Jack and Michelle Parnell raise beautiful Clydesdales near Sandpoint, Idaho.
Jack grew up in California, where his family farmed with horses. He started raking hay with horses when he was hardly big enough to reach the pedal on the dump rake.
Later he had his own ranch and raised registered Angus.
“When my sons Randy and Lon were old enough to learn how ranching used to be done, we bought our first team of horses — in the 1970s,” said Parnell.
For many years Parnell Ranch contracted with fairs in California to do demonstrations with their hitches. They also had an annual pumpkin harvest at the ranch and invited 5,000 kids from local schools.
“We’d hitch teams to big hay wagons, and give the kids rides through the ranch and let them pick their own pumpkins,” Parnell said. “After we moved to Idaho we did hundreds of sleigh rides. We had a big campfire, told stories about the horses, let people talk to the horses and feed them carrots.”
The Parnells now raise Clydesdales for customers nationwide. Budweiser uses two Parnell stallions in their breeding program in Missouri.
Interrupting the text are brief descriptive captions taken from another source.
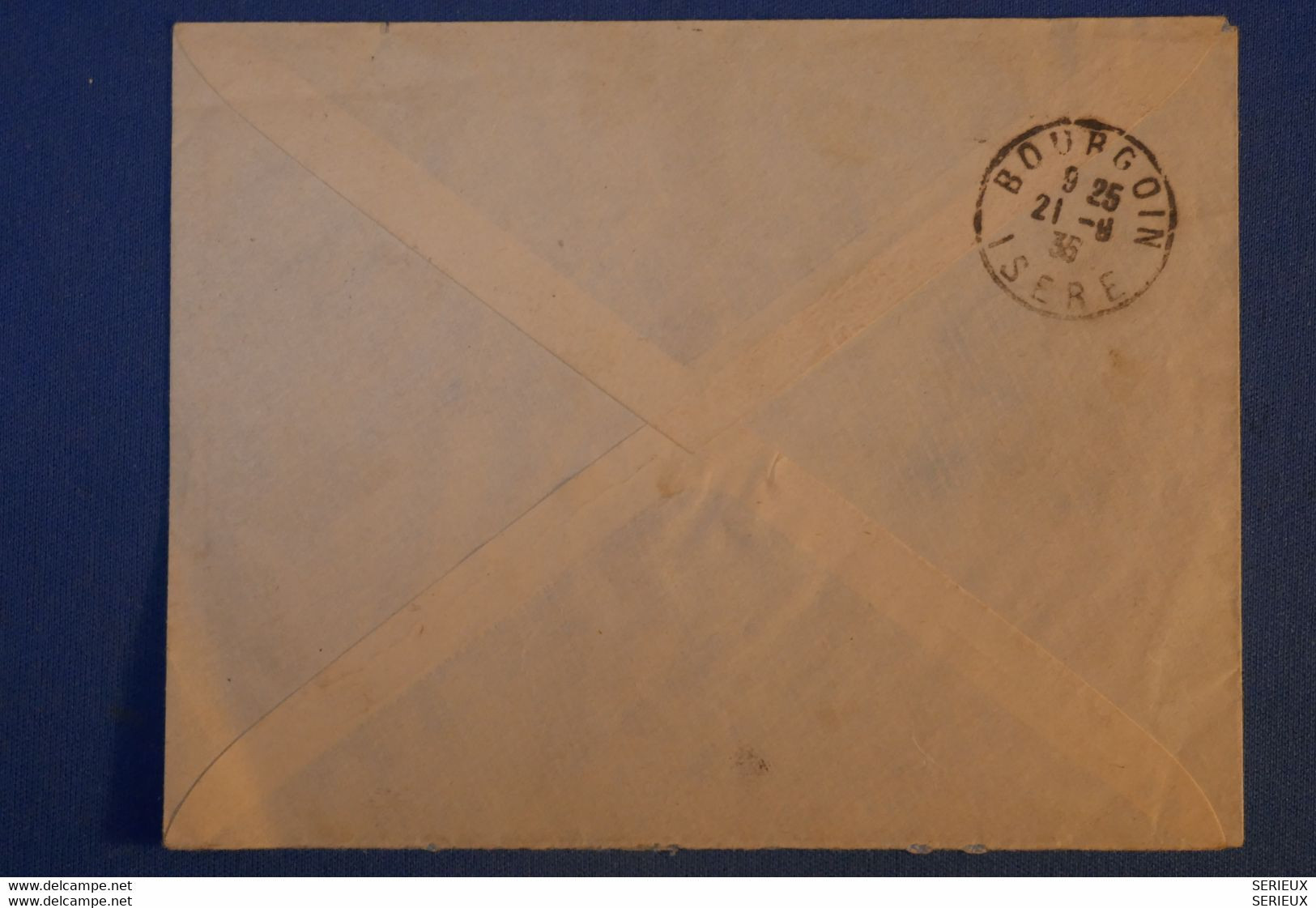 G15 NIGER BELLE LETTRE 1935 ZINDER POUR BOURGOIN FRANCE+ SURCHARGES+ AFRANCHISSEMENT PLAISANT - Covers & Documents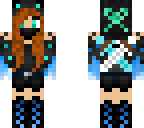 blue ninja girl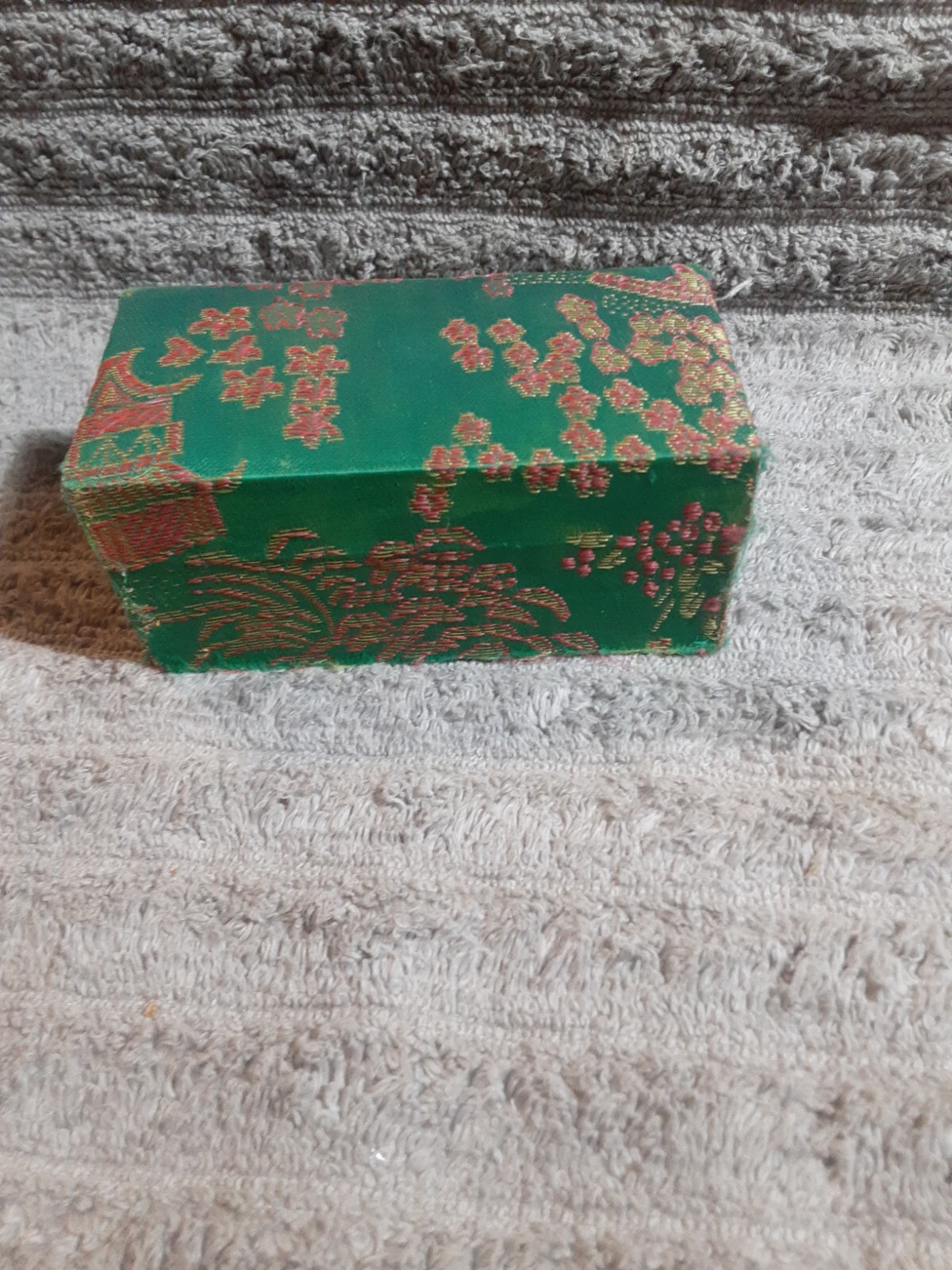 1980’s Chinese Baoding Balls Metal Exercise Balls Stress Relief in tapestry Box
He and Michelle have also shown horses for many years. At every opportunity Parnell tries to promote draft horses and educate more people about them. These horses are used for many things, and you don’t need an 8-up hitch or a 6-up or buy expensive harnesses.
“These horses are wonderful just to have in the pasture to look at. They are wonderful to ride, or drive as a single horse,” he said.
“We try to breed excellent horses that can show or do anything,” he said. “The ideal horse could go into a big hitch, pull a plow or harrow, or do whatever the owner wants it to do.”
Breeding excellent horses is a passion. Jack and Michelle often take a consignment of horses to the National Clydesdale Sale in St. Louis, Mo. They also have private treaty sales at the ranch.
Today Jack, age 82, and Michelle manage the ranch with the help of Ben Shupe, who moved to Idaho from Pennsylvania a few years ago to work for them.
“He handles every horse on the ranch. Every horse we own is broke to drive,” Parnell said.
“We keep two stallions. We bought our older stallion in 2000. We went to Scotland and bought him, and had him flown over here. We call him Ramsey and he’s been outstanding. He’s in a pasture right outside my office window, where he looks in at me,” he said. “We throw him an apple or two every day and he’s very spoiled!”
Most of the mares on the ranch today are Ramsey daughters.
“We bought a young stallion, from Ontario, Canada, to breed those mares. Breeding horses is a genetic art. It takes a bit of artistry to put the genetic material together to create the horse you want,” he said, adding that it’s part science and partly art and intuition.
“My wife, Michelle, does all the breeding. We do our own ultrasound work in getting the mares bred, and she’s the expert in that field,” Parnell said.
Michelle handles the mares, gets them ready to breed, does the ultrasound and gets them bred. She also does most of the veterinary work on the ranch. The Parnells also sell cooled semen from their stallions. Michelle recently learned how to freeze semen so now they are also freezing semen from their stallions. They are expecting 23 foals from their own mares in 2018.